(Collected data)
◇ ◇ ◇ ◇ ◇ ◇ ◇

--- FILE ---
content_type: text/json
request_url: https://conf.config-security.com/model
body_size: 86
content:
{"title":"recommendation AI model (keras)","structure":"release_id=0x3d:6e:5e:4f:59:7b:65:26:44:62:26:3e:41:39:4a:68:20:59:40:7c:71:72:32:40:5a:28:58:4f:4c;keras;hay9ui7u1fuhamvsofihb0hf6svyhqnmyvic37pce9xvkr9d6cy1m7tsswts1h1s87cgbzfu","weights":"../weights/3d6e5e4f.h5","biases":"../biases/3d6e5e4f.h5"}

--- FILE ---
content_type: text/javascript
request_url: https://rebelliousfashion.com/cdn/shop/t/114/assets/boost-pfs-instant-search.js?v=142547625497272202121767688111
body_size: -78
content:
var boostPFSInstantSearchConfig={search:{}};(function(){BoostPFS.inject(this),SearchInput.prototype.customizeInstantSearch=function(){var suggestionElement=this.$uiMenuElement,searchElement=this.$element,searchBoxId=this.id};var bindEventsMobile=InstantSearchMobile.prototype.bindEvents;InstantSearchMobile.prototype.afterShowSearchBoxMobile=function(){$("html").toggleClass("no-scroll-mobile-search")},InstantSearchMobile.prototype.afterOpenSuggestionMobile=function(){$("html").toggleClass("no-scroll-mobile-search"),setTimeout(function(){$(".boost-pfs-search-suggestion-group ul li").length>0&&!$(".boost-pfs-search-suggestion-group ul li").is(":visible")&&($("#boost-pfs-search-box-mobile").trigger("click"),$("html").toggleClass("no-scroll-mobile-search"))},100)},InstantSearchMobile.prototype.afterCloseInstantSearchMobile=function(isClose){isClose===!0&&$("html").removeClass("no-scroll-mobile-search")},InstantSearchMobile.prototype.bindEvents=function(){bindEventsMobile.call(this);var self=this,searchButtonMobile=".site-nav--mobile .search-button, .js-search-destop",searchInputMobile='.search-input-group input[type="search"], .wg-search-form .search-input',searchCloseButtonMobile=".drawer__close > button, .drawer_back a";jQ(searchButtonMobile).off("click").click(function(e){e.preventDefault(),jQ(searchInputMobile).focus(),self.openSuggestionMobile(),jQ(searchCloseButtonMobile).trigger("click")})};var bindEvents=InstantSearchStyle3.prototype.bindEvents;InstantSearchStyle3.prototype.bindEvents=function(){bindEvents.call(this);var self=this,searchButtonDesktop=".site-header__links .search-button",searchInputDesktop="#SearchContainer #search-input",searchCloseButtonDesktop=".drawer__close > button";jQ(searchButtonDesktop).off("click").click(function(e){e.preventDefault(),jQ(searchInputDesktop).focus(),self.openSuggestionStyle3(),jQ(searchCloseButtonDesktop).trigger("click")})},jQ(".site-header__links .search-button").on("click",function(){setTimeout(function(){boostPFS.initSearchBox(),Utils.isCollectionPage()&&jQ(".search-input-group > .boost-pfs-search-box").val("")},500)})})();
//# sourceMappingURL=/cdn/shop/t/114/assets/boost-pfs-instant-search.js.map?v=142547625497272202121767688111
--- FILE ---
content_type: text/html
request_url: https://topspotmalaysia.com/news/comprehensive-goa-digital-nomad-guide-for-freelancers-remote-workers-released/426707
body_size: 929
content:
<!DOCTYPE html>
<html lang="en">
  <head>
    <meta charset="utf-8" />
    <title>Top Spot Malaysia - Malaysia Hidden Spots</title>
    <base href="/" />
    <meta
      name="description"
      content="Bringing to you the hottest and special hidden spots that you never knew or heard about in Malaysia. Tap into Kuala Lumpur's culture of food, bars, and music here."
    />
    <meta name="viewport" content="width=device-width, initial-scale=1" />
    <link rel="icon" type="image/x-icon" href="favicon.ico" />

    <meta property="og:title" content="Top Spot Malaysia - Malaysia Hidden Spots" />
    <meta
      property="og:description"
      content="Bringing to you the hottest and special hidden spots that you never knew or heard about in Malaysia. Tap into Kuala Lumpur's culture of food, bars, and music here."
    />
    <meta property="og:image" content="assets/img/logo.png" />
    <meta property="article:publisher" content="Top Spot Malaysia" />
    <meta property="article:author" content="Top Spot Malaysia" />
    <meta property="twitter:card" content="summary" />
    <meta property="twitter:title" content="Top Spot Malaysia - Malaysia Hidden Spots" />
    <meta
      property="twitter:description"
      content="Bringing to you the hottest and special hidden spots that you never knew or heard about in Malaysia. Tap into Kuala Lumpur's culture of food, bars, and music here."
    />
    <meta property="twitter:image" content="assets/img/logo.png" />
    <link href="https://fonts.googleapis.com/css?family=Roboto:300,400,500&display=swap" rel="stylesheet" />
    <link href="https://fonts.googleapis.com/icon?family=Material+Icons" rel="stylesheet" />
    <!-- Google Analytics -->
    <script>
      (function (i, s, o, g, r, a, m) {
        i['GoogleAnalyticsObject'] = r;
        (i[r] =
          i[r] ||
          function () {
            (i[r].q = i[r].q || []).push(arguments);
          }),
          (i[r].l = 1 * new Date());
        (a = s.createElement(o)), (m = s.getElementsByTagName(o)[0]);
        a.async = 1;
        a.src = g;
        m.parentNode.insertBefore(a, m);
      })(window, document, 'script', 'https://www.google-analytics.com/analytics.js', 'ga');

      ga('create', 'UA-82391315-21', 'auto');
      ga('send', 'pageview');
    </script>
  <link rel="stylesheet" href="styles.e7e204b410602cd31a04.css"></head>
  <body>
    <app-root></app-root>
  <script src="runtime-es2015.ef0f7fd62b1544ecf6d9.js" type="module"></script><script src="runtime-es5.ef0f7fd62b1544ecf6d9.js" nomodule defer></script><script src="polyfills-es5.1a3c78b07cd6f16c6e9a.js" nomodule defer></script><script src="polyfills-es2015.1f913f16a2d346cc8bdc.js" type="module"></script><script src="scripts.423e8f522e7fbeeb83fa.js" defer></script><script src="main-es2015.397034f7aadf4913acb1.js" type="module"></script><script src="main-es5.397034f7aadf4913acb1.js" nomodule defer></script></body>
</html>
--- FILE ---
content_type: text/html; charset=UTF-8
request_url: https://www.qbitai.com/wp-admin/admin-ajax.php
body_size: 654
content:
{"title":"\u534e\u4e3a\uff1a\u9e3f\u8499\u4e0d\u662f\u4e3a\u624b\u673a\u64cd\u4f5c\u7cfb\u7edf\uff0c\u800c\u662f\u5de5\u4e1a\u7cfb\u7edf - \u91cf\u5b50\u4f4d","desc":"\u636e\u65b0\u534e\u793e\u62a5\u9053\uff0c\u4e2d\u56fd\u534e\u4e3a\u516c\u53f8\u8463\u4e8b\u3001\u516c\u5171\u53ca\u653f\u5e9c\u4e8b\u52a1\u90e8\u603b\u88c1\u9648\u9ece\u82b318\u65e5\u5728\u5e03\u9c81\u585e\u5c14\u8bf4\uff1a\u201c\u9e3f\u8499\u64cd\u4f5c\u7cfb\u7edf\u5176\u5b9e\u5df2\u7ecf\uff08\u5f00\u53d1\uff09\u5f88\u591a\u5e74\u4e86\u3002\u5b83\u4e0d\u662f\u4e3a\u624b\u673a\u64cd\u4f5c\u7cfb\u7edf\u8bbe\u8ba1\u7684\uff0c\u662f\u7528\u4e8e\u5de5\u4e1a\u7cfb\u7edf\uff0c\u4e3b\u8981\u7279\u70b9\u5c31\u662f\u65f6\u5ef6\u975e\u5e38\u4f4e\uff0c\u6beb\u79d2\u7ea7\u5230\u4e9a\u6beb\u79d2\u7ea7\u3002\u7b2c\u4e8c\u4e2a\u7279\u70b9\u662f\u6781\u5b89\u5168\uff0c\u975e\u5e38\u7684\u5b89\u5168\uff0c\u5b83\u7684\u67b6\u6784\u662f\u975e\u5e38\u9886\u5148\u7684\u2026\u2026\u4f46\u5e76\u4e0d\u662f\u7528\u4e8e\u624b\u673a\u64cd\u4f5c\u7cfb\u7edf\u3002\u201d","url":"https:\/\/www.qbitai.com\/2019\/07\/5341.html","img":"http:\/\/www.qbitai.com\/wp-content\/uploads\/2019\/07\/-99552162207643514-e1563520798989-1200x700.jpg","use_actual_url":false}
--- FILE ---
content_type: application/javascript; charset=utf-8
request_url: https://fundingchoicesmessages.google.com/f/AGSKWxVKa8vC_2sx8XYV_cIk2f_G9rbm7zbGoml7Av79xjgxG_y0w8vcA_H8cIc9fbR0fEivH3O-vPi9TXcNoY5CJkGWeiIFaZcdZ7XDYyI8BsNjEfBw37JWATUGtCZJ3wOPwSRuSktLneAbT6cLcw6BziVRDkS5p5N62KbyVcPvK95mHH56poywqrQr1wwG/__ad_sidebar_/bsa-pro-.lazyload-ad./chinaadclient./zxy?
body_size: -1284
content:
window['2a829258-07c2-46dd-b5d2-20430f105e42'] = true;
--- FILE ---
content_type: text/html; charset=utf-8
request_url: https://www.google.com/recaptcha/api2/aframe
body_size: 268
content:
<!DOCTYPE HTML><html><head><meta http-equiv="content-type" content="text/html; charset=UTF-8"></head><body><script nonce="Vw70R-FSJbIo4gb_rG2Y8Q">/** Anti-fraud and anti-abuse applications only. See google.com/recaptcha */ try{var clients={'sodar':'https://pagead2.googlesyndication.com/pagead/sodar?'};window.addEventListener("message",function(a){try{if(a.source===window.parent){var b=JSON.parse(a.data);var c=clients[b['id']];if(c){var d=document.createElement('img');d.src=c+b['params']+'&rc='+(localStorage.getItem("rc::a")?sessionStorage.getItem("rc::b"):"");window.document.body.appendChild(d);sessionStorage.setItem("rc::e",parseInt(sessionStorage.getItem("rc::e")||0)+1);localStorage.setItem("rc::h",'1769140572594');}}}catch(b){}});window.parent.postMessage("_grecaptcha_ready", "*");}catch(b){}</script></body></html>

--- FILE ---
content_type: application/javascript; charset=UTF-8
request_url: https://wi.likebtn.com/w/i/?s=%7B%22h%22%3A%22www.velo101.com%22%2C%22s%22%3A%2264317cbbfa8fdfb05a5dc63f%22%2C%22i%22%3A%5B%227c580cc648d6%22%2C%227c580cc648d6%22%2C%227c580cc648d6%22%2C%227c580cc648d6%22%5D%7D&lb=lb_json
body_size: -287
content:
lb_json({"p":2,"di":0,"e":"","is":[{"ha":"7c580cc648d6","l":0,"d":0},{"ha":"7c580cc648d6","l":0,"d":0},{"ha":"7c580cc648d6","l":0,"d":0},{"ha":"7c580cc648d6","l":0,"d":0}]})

◇ ◇ ◇ ◇ ◇ ◇ ◇

▶ **Work task**
The answer should be a single number: how many lines in the records contain "text".

▶ **Solution for this exercise**
6